Une approche désorganisée et sans préparation visant à traiter les situations d'urgence peut entraîner de la confusion, des décès, des blessures, des pertes financières ou commerciales, et des dommages matériels. Bien conçu un plan d'intervention en cas d'urgence ne laisse rien au hasard et comprend des marches à suivre détaillées portant sur les méthodes visant à :

  • alerter les employés,
  • signaler les situations d'urgence,
  • évacuer les lieux,
  • désigner un point de rassemblement,
  • communiquer avec les gens (numéros de téléphone),
  • obtenir des soins d'urgence et des soins médicaux,
  • nettoyer les lieux et reprendre les activités d'exploitation,
  • assurer la continuité des activités de l'entreprise,
  • donner de la formation aux employés,
  • mettre à l'essai le plan en effectuant des exercices,
  • communiquer avec les médias, la communauté, les employés et leur famille.
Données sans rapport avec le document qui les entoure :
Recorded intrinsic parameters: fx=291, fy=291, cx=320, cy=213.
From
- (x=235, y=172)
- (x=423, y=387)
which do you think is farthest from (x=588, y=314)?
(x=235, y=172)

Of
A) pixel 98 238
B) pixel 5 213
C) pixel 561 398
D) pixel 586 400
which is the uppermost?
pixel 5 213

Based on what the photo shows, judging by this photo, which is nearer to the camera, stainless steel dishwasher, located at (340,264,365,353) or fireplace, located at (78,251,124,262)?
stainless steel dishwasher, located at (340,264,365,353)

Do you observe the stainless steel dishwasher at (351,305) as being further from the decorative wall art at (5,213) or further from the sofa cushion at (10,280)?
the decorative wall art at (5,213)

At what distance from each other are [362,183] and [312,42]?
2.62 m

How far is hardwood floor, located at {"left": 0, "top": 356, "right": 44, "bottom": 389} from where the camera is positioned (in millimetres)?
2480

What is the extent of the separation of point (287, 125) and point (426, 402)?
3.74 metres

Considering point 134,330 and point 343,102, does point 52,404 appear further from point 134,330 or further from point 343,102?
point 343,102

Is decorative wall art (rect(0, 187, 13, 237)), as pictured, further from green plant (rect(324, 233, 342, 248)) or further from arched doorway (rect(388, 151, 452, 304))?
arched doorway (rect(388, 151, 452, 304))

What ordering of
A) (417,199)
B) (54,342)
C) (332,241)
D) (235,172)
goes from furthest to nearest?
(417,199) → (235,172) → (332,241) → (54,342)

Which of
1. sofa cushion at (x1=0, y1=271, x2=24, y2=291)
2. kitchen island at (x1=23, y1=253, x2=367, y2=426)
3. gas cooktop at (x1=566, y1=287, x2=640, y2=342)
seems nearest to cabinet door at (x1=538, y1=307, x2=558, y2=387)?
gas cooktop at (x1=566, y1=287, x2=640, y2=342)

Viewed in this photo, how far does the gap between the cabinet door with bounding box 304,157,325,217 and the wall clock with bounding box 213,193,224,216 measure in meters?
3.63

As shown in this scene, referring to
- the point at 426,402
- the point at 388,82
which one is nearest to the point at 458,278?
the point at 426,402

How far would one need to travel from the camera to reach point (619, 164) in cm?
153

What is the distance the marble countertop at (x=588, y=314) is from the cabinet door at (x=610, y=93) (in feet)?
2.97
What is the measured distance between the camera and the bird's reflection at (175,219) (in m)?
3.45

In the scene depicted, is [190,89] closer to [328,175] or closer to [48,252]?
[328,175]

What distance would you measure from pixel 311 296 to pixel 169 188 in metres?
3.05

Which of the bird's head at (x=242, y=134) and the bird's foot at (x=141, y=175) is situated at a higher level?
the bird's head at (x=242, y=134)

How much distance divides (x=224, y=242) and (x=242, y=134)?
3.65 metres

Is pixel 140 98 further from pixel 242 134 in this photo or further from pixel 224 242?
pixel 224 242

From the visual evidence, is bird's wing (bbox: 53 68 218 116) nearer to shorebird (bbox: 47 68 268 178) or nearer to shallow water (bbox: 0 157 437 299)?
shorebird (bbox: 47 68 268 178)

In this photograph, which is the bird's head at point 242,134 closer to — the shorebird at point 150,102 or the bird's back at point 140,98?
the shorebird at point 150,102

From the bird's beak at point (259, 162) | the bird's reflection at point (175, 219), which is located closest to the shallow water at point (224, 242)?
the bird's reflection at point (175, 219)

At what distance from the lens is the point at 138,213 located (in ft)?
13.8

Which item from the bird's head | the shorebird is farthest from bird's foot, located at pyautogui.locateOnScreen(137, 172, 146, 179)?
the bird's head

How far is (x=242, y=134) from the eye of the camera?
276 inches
Les situations d'urgence ne laissent personne indifférent. La haute direction doit être secondée lorsqu'elle décide dans quelle mesure le plan en cas de situation d'urgence doit être détaillé, et comment il peut être amélioré constamment. Les personnes ayant des responsabilités en matière d'urgence conformément au plan doivent savoir ce que l'on attend exactement d'eux. Les comités de santé et de sécurité devraient pouvoir émettre des recommandations éclairées relativement aux plans d'intervention en cas d'urgence existants.

Le nouveau guide de poche du CCHST traite des préoccupations de tous les intervenants sur un lieu de travail. Il offre des conseils portant sur la manière d'effectuer des évaluations de risque, l'évaluation des pertes éventuelles, l'identification de situations d'urgence possibles, l'élaboration de politiques et de programmes complets en cas de situation d'urgence, et la mise en œuvre d'exercice efficace en cas d'urgence. Le guide aborde également des questions visant le suivi, notamment la continuité des activités et les plans de reprise des activités, de même que la façon de donner suite à des incidents et d'en tirer des leçons.

Le guide est offert en anglais et la version française sera disponible très bientôt.